What is Three-Factor Authentication?
- One-factor authentication refers to something the user knows about. A very simple example is the classic password.
- Two-factor authentication, in addition to the previous one, is something that the user “owns“. The classic Google Authenticator, the biometric fingerprint or the presence of certificates.
- Three-factor authentication, together with the two just mentioned, identifies something that is peculiar to the user, a “physical trait“. Retina scan, voice recognition, biometric (in this case the biometric is valid as in the previous one).

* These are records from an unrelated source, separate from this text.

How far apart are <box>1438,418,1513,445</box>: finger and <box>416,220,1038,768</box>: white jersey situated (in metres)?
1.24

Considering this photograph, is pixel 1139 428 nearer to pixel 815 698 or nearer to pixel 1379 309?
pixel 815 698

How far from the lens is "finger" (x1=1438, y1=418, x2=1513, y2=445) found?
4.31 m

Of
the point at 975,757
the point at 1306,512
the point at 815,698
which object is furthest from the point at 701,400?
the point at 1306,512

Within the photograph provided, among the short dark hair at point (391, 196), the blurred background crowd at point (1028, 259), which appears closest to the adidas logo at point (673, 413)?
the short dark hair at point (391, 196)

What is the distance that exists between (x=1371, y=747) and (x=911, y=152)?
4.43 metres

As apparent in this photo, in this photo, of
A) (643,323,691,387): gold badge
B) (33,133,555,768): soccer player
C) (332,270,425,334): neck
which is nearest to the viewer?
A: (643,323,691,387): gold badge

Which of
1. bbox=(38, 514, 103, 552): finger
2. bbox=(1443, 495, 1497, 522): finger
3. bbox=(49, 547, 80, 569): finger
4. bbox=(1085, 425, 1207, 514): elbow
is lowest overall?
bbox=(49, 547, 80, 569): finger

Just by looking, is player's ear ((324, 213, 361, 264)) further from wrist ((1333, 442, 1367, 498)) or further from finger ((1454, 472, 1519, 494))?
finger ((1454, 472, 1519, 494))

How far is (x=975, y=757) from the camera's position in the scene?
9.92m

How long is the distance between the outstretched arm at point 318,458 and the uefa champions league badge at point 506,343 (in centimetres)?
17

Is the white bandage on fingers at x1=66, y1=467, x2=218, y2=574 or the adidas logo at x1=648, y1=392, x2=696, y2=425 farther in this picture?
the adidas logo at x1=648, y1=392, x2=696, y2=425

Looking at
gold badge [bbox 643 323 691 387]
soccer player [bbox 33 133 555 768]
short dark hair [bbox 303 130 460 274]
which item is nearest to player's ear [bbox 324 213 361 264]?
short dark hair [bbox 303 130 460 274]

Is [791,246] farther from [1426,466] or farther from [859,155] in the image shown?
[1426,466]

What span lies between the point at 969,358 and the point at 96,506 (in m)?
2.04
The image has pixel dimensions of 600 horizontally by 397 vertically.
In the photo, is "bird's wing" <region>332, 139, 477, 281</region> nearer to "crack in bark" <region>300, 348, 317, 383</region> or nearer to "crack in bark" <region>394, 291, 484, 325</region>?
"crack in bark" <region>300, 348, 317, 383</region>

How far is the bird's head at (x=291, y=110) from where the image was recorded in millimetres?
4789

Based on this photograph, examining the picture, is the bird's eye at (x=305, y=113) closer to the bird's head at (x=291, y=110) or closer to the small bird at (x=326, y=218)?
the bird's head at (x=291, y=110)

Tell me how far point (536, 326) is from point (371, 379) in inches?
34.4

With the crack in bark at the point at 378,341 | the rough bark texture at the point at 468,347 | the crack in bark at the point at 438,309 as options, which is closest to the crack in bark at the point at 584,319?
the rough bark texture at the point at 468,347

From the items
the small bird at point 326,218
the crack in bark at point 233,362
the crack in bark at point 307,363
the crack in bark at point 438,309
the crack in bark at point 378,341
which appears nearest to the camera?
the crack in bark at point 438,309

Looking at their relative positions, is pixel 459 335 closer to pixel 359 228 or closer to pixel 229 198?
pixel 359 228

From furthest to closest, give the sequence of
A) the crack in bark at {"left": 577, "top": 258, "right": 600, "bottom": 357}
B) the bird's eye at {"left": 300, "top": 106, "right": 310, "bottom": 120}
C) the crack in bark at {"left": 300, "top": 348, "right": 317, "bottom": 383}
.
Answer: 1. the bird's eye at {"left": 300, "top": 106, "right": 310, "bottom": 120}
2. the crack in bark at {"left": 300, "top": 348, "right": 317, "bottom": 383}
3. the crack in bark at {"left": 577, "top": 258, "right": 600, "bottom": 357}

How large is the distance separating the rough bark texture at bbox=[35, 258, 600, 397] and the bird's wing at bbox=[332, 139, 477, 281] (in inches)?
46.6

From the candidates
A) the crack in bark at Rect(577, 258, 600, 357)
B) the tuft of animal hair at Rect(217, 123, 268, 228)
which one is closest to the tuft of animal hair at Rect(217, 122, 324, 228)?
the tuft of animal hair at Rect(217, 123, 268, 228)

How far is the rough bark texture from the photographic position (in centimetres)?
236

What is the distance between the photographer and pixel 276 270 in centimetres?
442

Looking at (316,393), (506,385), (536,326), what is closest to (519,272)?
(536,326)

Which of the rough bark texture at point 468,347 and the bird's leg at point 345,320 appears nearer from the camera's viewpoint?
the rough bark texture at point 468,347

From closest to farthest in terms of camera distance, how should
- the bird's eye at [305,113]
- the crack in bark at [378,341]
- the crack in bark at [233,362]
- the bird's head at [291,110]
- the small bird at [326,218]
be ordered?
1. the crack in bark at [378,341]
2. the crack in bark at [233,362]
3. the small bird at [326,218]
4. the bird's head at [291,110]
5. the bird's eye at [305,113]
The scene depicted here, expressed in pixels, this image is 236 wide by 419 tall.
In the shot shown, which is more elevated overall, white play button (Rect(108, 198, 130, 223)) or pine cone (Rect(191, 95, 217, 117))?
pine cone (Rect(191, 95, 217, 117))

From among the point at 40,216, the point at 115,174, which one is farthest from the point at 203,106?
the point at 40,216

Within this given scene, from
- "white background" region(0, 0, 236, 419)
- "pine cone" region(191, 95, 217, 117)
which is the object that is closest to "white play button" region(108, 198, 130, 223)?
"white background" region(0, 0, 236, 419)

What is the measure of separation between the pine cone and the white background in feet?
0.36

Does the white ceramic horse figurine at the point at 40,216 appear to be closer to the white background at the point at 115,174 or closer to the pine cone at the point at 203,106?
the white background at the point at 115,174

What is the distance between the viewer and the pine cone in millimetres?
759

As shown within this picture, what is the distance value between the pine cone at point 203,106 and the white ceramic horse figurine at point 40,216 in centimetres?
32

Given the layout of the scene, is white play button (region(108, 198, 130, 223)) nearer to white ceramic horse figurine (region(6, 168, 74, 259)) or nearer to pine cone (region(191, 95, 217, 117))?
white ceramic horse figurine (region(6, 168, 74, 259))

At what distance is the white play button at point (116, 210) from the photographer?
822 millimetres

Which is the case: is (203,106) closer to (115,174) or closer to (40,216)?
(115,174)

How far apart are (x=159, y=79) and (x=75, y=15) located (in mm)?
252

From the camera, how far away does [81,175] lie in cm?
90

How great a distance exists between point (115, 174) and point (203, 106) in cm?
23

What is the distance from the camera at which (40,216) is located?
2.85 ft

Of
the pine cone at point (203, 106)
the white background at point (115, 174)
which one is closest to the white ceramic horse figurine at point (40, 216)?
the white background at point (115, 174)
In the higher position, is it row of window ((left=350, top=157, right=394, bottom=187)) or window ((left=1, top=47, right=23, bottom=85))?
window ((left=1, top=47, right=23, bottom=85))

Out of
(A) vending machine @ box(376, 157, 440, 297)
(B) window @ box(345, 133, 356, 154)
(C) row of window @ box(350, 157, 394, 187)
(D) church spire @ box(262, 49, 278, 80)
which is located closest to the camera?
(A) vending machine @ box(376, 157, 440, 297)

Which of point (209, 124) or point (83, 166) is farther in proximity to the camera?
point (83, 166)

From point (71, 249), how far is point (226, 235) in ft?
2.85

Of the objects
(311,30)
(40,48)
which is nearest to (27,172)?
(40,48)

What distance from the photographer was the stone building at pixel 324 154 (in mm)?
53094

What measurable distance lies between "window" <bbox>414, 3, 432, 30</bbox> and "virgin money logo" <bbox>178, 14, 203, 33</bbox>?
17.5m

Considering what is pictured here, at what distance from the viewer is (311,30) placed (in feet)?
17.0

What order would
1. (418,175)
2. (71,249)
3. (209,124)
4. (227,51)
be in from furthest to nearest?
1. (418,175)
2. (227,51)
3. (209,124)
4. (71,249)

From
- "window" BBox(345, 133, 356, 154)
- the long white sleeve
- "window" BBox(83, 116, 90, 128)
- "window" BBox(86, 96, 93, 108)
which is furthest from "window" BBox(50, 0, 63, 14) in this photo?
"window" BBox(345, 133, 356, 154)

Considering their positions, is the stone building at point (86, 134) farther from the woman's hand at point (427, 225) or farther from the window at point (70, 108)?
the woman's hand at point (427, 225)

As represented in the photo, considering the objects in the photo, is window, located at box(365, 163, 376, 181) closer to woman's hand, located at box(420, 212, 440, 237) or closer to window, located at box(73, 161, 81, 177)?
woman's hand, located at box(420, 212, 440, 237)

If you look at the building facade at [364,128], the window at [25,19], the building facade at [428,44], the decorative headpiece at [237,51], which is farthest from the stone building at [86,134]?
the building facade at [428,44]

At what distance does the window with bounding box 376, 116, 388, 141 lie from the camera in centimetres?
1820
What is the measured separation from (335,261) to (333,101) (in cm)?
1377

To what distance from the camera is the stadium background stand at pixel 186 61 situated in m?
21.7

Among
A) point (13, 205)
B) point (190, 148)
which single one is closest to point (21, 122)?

To access the network it is necessary to use an app on a smartphone, a certificate on a computer to connect to the company VPN and a password. This way, if criminals are able to break passwords or find them through brute force attacks, they are still unable to log in.
In addition, unlike passwords, certificates can be revoked. The hacker may also find the password and maybe steal a phone where the 2FA is present, but the certificate persists and it is still not possible to enter the system. In addition, having a certificate on a computer does not require daily effort.
User experience or security?
We can’t think of a world where, in order to access an exchange and start trading, a user has to:
- scan the retina;
- enter the Google Authenticator code;
- say a phrase for voice recognition;
- enter a password;
- confirm the biometric fingerprint;
- enter the code received via SMS;
Obviously, all these things combined (and there are many others) would result in a not very user-friendly platform. However, at least for business use, the presence of certificates costs nothing and it is a good idea to use them.
In any case, the more security systems are implemented (even at the expense of the user experience), the higher the security of any platform and, with it, the trust that it will gain in customers.